[Records from a data source]
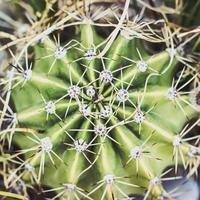 Close up of a small cactus plant, top view nature background photo
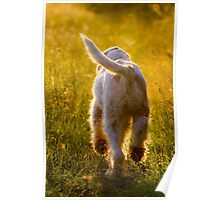 Orange & White Italian Spinone Dog in Action Poster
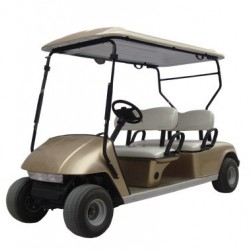 2018 Most Fashionable 4-Seat Golf Cart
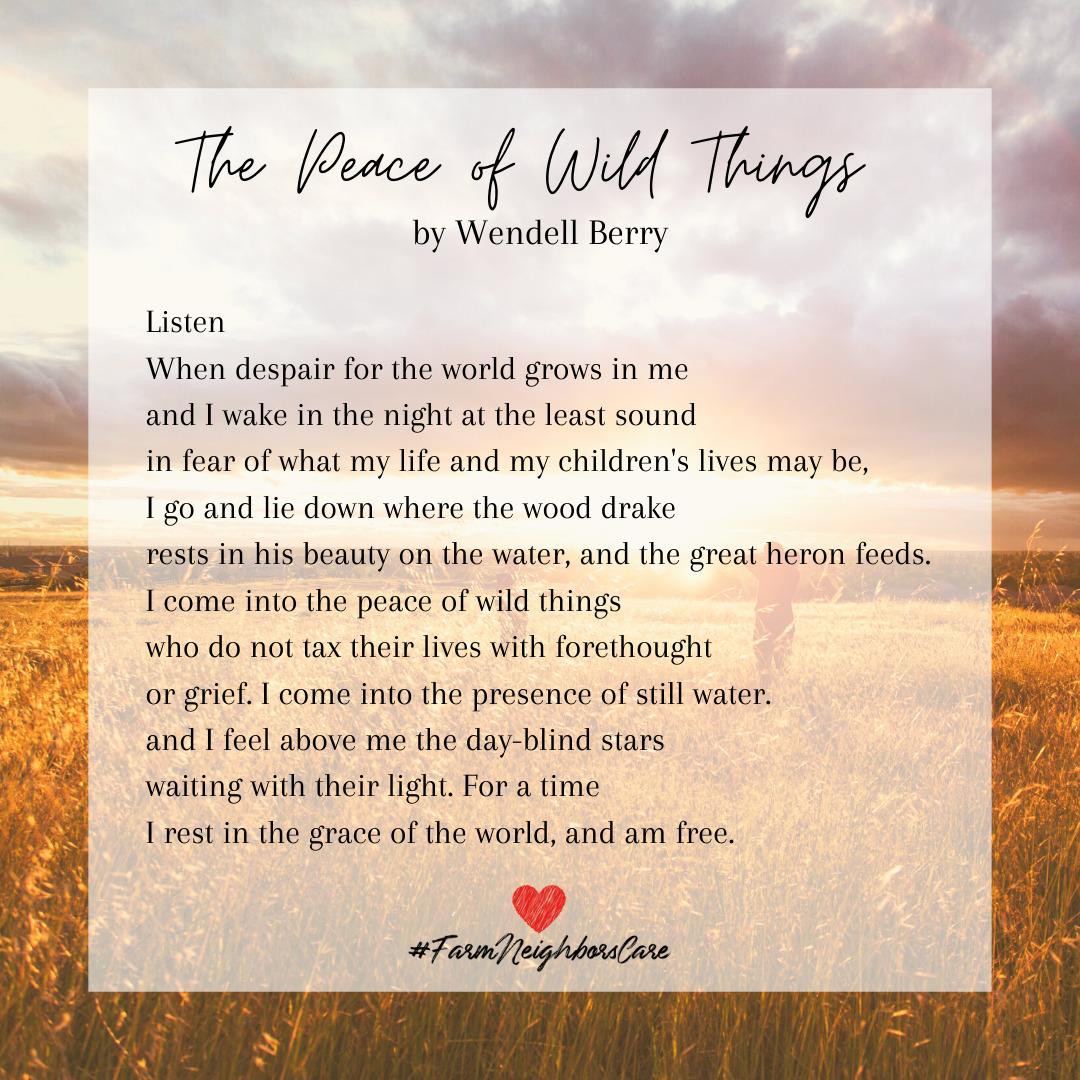 Wendell-Berry-Poem-1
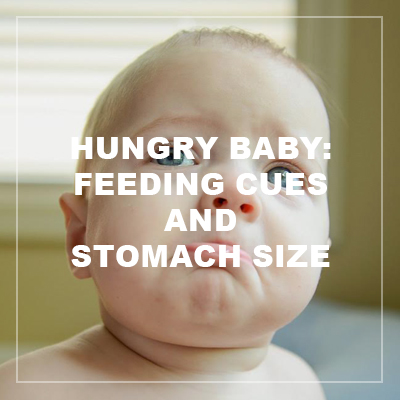hungry baby: feeding cues and stomach size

EXERCISE REQUIREMENTS: All of the records need to be restated word for word, but not the pictures.

ANSWER:
 Close up of a small cactus plant, top view nature background photo
 Orange & White Italian Spinone Dog in Action Poster
 2018 Most Fashionable 4-Seat Golf Cart
 Wendell-Berry-Poem-1
hungry baby: feeding cues and stomach size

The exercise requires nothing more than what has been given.